Originally published in the Lakelands Leader in our advice column the Laudable Life
Q: Last month I learned of my spouse’s long-term affair. It’s over now and she’s extremely remorseful. What in your experience, is a reasonable outcome for me to expect when I’m on the other side of this? Acceptance but continued hurt from it? Something that we can expect to always have to deal with on some level through the rest of our lives? Becoming water under the bridge at some point? Not asking for a prognosis, of course, just a reasonable end state that I can hope for and work towards.
A: Dr. Elizabeth Carr has worked with many couples dealing with the trauma of infidelity. In her experience a betrayed partner’s prognosis for healing is very closely related to these 4 factors:
1) FORGIVENESS: Your capacity to forgive those who have wronged you, but who demonstrate genuine remorse.

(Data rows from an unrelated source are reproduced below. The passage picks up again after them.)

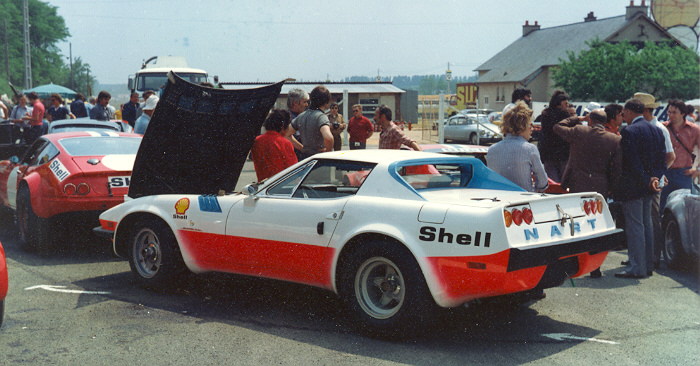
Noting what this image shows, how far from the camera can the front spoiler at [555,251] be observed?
4.22 m

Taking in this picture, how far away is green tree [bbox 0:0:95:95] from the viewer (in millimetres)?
64125

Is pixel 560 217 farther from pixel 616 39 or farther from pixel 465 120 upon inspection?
pixel 616 39

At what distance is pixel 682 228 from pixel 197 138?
16.5 feet

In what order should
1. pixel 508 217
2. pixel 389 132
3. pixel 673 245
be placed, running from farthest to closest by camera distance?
pixel 389 132 → pixel 673 245 → pixel 508 217

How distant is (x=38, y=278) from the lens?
656 cm

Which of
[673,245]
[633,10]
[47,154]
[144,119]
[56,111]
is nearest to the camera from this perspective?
[673,245]

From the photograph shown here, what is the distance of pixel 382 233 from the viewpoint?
4578 millimetres

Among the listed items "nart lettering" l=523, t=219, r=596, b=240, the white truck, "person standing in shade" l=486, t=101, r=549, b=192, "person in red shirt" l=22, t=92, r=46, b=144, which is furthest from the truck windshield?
"nart lettering" l=523, t=219, r=596, b=240

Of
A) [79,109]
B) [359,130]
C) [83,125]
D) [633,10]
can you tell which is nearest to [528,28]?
[633,10]

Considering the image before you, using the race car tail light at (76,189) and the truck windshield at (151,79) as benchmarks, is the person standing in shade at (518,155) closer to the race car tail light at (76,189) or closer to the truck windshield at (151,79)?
the race car tail light at (76,189)

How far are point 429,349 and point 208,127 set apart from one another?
3.30m

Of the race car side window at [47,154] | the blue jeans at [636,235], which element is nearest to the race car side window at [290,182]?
the blue jeans at [636,235]

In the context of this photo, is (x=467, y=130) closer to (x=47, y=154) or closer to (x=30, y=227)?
(x=47, y=154)

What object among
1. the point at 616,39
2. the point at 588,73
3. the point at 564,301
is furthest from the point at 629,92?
the point at 564,301
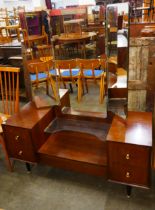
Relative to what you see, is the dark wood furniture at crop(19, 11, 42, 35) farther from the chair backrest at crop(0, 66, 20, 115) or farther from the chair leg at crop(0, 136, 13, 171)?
the chair leg at crop(0, 136, 13, 171)

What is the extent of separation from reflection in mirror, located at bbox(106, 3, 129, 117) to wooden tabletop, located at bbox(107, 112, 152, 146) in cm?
10

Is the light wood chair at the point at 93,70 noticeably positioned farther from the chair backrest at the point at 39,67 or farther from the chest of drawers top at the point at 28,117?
the chest of drawers top at the point at 28,117

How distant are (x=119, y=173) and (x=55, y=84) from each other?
1.04m

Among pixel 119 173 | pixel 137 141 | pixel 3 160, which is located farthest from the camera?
pixel 3 160

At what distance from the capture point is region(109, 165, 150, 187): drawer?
1527mm

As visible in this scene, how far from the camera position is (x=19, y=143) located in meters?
1.87

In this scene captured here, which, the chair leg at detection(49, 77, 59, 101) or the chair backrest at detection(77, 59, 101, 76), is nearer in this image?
the chair backrest at detection(77, 59, 101, 76)

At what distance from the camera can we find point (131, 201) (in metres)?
1.64

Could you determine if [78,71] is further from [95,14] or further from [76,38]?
[95,14]

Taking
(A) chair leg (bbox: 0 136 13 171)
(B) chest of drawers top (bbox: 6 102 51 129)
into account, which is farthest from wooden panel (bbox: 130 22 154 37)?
(A) chair leg (bbox: 0 136 13 171)

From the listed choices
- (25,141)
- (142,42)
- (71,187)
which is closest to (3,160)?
(25,141)

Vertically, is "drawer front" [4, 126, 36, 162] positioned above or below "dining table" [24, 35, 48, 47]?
below

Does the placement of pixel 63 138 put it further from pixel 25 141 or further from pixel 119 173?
pixel 119 173

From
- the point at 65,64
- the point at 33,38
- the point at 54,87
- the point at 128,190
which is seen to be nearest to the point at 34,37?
the point at 33,38
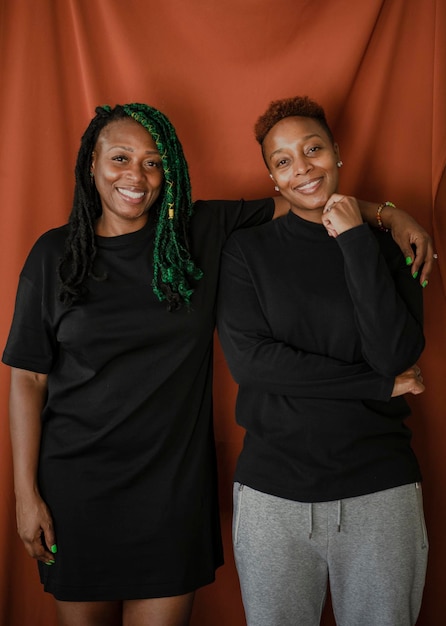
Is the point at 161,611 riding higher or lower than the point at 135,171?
lower

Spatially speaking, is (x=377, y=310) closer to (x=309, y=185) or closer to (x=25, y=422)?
(x=309, y=185)

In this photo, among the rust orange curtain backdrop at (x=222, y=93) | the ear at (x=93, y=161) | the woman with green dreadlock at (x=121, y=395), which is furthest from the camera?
the rust orange curtain backdrop at (x=222, y=93)

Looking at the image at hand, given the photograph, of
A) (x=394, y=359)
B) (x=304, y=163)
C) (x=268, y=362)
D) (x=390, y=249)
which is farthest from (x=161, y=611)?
(x=304, y=163)

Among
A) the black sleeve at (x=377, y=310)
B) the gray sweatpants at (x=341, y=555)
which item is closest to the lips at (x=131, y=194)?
the black sleeve at (x=377, y=310)

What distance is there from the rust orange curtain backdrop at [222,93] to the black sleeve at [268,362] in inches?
21.1

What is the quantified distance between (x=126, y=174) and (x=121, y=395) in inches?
23.5

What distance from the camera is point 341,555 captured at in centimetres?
182

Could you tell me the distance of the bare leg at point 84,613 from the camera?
6.50ft

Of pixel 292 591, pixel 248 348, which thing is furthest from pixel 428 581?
pixel 248 348

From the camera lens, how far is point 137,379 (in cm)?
193

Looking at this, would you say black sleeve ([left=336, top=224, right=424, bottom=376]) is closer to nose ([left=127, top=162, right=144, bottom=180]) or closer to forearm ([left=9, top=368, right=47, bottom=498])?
nose ([left=127, top=162, right=144, bottom=180])

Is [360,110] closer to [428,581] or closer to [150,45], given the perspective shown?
[150,45]

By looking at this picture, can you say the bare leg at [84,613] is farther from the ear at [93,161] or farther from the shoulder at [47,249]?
the ear at [93,161]

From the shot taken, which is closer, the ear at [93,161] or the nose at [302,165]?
the nose at [302,165]
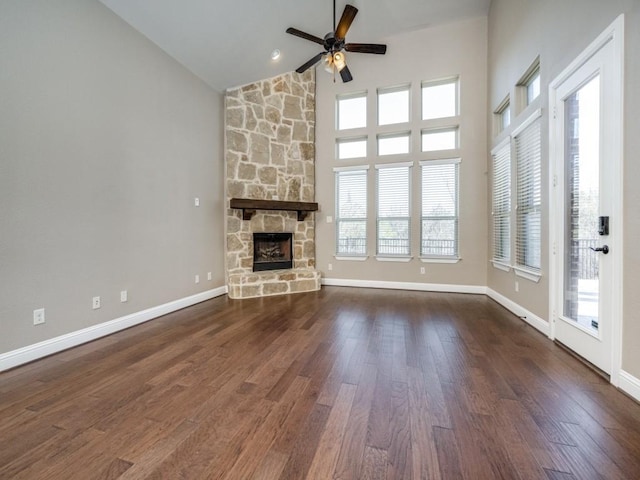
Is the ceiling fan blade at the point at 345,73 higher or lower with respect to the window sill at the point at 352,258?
higher

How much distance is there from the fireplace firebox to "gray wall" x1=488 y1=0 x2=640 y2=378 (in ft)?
11.5

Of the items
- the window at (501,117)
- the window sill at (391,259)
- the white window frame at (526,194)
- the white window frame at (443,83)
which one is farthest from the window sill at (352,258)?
the window at (501,117)

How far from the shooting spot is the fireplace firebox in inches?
201

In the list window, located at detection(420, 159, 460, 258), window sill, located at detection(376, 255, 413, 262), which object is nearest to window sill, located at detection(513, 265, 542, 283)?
window, located at detection(420, 159, 460, 258)

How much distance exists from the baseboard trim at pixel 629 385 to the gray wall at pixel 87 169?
4.38 meters

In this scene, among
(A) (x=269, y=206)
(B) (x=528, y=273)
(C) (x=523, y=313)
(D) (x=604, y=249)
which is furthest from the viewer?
(A) (x=269, y=206)

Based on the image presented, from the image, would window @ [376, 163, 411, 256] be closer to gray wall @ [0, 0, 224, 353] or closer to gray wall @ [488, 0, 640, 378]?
gray wall @ [488, 0, 640, 378]

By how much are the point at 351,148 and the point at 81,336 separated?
4966 mm

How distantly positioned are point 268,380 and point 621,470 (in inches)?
73.3

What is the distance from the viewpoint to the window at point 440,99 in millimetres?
5016

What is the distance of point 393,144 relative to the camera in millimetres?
5355

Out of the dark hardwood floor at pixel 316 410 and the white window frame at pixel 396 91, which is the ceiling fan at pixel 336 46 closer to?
the white window frame at pixel 396 91

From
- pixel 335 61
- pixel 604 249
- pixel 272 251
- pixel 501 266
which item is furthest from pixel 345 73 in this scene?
pixel 501 266

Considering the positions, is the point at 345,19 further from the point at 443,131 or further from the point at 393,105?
the point at 443,131
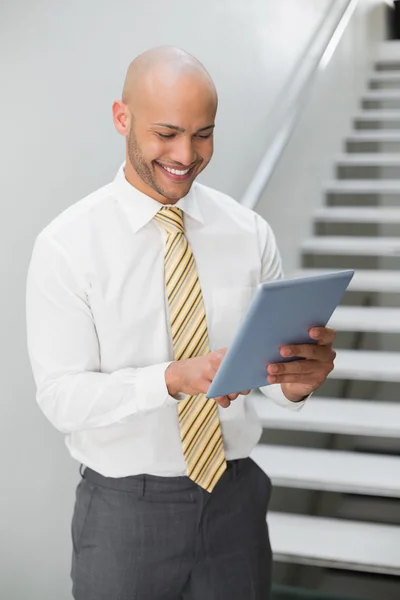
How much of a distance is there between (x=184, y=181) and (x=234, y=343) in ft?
1.22

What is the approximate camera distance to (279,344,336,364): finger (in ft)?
4.81

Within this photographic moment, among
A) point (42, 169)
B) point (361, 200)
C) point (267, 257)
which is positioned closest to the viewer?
point (267, 257)

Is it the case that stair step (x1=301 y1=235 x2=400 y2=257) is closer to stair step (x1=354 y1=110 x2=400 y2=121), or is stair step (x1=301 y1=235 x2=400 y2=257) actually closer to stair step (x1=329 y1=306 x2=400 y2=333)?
stair step (x1=329 y1=306 x2=400 y2=333)

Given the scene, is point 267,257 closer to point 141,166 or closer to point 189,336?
point 189,336

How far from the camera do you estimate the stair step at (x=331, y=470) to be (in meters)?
3.27

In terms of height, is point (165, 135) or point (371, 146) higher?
point (165, 135)

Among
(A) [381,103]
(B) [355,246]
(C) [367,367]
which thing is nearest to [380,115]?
(A) [381,103]

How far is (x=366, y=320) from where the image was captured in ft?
13.4

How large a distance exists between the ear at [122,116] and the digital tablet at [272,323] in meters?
0.47

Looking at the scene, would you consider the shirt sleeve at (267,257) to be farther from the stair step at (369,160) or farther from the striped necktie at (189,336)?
the stair step at (369,160)

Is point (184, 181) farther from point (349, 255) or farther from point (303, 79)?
point (349, 255)

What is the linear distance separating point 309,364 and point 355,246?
10.7 ft

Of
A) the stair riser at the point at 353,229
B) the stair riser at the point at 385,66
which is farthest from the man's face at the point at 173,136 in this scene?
the stair riser at the point at 385,66

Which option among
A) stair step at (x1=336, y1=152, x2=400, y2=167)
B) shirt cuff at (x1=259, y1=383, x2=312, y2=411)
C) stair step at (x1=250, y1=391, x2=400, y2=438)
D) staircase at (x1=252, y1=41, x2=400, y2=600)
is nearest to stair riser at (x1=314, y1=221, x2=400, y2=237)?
staircase at (x1=252, y1=41, x2=400, y2=600)
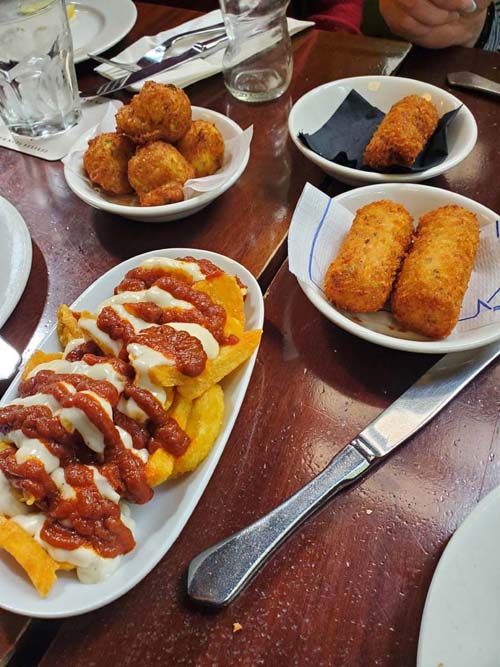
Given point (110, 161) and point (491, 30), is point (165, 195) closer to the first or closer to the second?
point (110, 161)

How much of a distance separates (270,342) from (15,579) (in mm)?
547

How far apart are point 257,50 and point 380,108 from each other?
1.42ft

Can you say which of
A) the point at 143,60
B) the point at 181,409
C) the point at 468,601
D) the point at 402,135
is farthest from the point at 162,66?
the point at 468,601

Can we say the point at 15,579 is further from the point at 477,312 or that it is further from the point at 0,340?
the point at 477,312

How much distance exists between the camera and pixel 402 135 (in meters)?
1.28

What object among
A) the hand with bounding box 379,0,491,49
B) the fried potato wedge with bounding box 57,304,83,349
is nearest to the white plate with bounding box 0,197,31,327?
the fried potato wedge with bounding box 57,304,83,349

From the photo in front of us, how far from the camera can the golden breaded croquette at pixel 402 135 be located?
4.18 ft

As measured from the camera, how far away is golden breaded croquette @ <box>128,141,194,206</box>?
1.21 meters

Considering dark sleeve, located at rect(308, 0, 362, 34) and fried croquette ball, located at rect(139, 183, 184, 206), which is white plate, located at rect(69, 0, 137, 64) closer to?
dark sleeve, located at rect(308, 0, 362, 34)

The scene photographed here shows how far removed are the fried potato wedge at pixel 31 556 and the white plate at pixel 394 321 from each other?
56cm

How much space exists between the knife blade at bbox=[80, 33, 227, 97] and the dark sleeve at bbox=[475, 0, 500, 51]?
922 millimetres

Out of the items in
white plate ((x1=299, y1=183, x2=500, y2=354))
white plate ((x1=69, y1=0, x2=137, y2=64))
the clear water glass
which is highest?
white plate ((x1=69, y1=0, x2=137, y2=64))

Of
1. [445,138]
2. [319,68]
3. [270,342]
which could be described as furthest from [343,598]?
[319,68]

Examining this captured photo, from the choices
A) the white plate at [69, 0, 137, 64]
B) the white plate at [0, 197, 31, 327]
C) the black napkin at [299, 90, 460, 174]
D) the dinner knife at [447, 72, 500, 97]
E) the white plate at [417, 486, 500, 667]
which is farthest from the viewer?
the white plate at [69, 0, 137, 64]
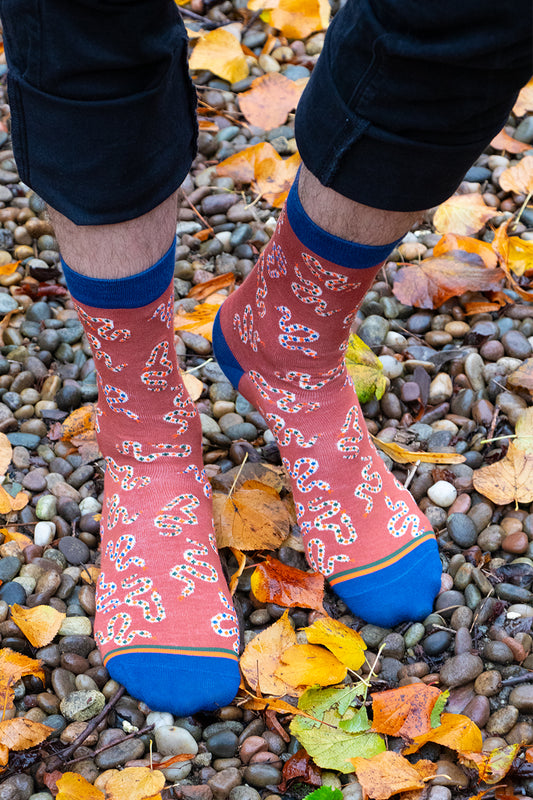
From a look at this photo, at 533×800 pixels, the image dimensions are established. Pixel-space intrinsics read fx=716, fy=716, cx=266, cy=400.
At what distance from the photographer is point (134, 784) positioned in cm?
91

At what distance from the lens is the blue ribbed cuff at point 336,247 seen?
2.93 feet

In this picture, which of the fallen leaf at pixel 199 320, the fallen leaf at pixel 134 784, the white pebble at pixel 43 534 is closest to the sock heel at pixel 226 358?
the fallen leaf at pixel 199 320

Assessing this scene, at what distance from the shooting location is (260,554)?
1.19m

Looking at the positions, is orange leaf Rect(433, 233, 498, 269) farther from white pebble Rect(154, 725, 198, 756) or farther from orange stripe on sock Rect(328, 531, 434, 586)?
white pebble Rect(154, 725, 198, 756)

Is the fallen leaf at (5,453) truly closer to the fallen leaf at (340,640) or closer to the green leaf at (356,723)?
the fallen leaf at (340,640)

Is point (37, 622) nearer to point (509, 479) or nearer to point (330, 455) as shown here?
point (330, 455)

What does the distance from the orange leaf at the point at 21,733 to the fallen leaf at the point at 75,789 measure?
7cm

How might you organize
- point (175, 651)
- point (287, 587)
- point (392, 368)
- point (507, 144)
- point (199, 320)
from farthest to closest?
point (507, 144), point (199, 320), point (392, 368), point (287, 587), point (175, 651)

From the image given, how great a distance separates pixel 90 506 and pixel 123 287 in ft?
1.70

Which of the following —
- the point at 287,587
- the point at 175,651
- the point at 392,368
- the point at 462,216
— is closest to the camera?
the point at 175,651

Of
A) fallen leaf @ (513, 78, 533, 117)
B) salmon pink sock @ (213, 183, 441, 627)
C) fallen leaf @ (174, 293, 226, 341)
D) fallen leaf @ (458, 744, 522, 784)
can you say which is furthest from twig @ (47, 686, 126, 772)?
fallen leaf @ (513, 78, 533, 117)

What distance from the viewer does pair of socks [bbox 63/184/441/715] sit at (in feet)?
3.14

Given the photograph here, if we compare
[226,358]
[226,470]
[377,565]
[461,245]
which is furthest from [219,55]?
[377,565]

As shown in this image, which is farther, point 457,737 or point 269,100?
point 269,100
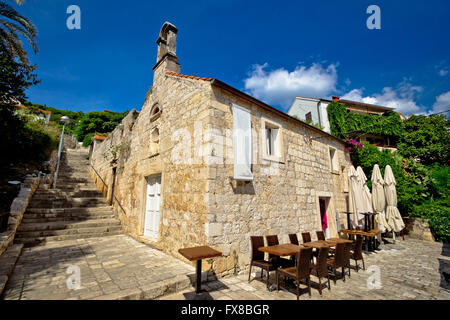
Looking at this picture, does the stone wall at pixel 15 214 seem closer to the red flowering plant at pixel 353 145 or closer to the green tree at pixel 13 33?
the green tree at pixel 13 33

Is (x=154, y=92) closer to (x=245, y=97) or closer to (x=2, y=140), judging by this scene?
(x=245, y=97)

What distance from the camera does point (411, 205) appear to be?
10.4m

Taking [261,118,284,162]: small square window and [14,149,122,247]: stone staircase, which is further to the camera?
[14,149,122,247]: stone staircase

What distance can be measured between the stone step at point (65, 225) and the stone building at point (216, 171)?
55 cm

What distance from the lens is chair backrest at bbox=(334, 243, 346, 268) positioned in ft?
13.9

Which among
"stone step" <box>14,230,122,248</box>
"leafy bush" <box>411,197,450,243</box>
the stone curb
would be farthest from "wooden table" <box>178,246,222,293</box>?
A: "leafy bush" <box>411,197,450,243</box>

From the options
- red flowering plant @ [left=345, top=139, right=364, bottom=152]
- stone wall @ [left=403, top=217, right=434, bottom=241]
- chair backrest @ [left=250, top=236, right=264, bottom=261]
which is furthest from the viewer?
red flowering plant @ [left=345, top=139, right=364, bottom=152]

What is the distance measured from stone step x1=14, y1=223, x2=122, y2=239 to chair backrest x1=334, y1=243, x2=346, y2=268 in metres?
7.69

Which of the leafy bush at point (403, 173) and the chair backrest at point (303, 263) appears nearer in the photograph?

2) HUMILITY: Your partner’s capacity to demonstrated openness to the requirements of the healing process. Non-defensiveness, willingness to fortify future boundaries, and genuinely expressed remorse being most important. Also time understanding and recognizing the phenomenon of “compassion fatigue” and impatience in the healing process that are very common and managing those feelings appropriately rather than burdening the hurt partner with them.
3) DETERMINATION: The hurt partner having the mindfulness skills needed to cognitively let thoughts go once issues have been fully processed. Which includes your stubborn determination to choose happiness over righteous indignation and your ability to (eventually) turn the page and not get trapped in perpetually punishing your partner.
4) ACCEPTANCE: The acceptance that the trust that you once had in the relationship and in your partner might never be the same “absolute naïveté” that it once was, and yet that can be “OK.”
Everyone’s timeline and outcome is different but these above skills seem to be essential in healing after a betrayal and although you’ll never forget what happened, you can let it become part of your relationship’s past and move on from it.